For nearly 50 years we have been familiar with the concept of “peak oil”. The phrase was coined by the Shell geoscientist M King Hubbert, who accurately predicted that the US would hit its highest levels of oil production by the early 1970s, and decline thereafter. 

Predicting the precise point at which the global extraction of oil will reach the top of its bell-curve has proved more difficult, partly because the size of untapped reserves must be classed as a “known unknown”.

But now a remarkable study says a strong chance exists that the worldwide demand for oil will peak by 2020 – and that this will most likely occur before any constraints on supply begin to make themselves felt. This startling conclusion has been reached after careful examination of the most recent academic and professional thinking on population, technology and public policy trends. The study was led by Ricardo Strategic Consulting in collaboration with Kevin J Lindemer and with industry-wide participation.

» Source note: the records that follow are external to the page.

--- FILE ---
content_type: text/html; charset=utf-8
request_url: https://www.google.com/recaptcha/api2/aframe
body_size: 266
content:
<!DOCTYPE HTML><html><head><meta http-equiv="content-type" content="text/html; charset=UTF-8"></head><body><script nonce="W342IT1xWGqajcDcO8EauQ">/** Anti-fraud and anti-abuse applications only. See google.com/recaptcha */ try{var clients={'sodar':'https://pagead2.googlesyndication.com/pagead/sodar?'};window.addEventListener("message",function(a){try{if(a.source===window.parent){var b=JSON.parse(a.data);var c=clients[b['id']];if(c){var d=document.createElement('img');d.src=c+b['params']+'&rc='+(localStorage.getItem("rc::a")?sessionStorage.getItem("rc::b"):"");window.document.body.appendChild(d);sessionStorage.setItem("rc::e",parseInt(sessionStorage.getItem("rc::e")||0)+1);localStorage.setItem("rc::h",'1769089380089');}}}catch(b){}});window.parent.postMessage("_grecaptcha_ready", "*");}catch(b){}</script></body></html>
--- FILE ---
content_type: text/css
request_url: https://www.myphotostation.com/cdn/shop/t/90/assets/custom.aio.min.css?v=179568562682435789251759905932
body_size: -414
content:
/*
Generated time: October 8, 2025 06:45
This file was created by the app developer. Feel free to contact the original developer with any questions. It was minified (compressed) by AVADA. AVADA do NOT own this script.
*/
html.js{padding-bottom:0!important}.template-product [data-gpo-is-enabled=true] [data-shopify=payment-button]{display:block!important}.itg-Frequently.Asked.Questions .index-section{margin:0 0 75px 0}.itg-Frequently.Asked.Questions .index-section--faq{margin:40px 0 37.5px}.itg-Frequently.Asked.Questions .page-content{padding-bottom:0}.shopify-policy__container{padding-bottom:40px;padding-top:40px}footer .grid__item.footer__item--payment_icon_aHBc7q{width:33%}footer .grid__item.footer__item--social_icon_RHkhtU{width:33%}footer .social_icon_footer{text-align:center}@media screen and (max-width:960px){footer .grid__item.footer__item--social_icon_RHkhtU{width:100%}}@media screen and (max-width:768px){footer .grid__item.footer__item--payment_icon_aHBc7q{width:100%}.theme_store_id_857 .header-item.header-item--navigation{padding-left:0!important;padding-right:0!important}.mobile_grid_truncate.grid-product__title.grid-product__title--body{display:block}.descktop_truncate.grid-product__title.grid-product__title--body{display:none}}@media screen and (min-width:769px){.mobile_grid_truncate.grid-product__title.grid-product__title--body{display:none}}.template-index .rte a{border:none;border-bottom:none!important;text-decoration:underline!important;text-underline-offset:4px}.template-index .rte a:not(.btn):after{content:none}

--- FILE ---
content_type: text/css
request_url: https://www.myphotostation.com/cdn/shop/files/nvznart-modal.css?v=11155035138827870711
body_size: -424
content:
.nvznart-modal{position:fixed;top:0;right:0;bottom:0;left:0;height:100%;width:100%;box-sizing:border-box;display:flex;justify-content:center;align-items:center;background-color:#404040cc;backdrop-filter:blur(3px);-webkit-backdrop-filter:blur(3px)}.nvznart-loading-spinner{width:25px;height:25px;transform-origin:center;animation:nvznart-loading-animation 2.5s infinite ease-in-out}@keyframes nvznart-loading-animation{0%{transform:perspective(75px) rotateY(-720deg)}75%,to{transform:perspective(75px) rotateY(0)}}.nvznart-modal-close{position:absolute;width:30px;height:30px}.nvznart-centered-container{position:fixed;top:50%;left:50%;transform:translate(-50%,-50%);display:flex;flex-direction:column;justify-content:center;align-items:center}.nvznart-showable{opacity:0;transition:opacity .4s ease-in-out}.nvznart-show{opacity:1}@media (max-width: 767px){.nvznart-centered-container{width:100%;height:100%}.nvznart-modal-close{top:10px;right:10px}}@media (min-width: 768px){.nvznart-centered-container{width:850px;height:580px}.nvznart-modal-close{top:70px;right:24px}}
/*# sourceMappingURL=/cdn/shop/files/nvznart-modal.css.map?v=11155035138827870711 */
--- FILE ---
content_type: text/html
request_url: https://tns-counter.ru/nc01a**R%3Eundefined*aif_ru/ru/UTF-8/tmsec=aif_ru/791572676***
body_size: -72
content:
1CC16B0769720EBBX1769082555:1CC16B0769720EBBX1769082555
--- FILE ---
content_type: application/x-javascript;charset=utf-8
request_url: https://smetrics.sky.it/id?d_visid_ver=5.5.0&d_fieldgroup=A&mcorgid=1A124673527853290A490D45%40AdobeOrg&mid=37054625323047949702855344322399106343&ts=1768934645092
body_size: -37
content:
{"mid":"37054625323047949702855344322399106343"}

A key component of our overall conclusion is the assessment that the future contribution to oil demand growth from China, the world’s fastest-expanding market, will be less substantial than is generally anticipated. This outcome will arise because of China’s drive to limit its dependency on imported energy – particularly oil – and owing to the impact of the country’s demographic time-bomb on its economic growth. 

The fact is that China’s population of working age will begin to decline from 2016 onwards, thanks partly to the “one child” policy. The resultant shift in the balance between the productive and non-productive parts of the population seems certain to drag down the nation’s economic growth prospects. 

And an ageing population tends to drive less. These factors underpin our conclusion that demand for oil in China could be on a declining trend by 2030.

Meanwhile, the imperatives that guide public policy worldwide will continue to work against demand for oil. The reasons vary by country. In China, security of energy supply is the main driver, with urban air quality another big concern. Supply security also preoccupies policy makers in the US, as does the issue of oil price volatility. 

Environmental concerns seem to be foremost in the minds of legislators in Europe. But all these policy drivers have some significance in all regions. They are mutually reinforcing, and crucially – for the first time in my working life – they’re all aligned in the same direction.

Meanwhile, in most regions, pump prices for fuel are likely to remain high to support policy goals, even in the event of weakness in the underlying commodity price. This will choke off demand and promote the development of the vital technology that improves fuel efficiency. 

In the short- to medium-term, the most important downward pressure on oil demand will derive from the dramatic increase in the fuel efficiency of conventional vehicle engines, not least in the US. Beyond 2020, market penetration of new forms of automotive technology, especially the electric vehicle in its various hybrid guises, will begin to have a more appreciable effect. 

All our assumptions in the study are conservative. We judged the economic viability of second- and third-generation biofuels to be too uncertain to project, for example. 

But we did conclude that first-generation biofuels could play an important part in further reducing fossil-fuel demand, without compromising food supplies – assuming that growth of crop yields can be maintained, and problems of underinvestment remedied.

Global energy demand will, of course, continue to rise, as will the demand for transport. The world’s vehicle fleet is expected to increase by 80% between 2010 and 2035. But oil’s role in meeting this transport demand will become steadily less significant, and its overall place in the energy mix will fall accordingly. So the threat of “peak oil” as previously foretold – the calamity of a world running out of oil – can be viewed with increasing equanimity.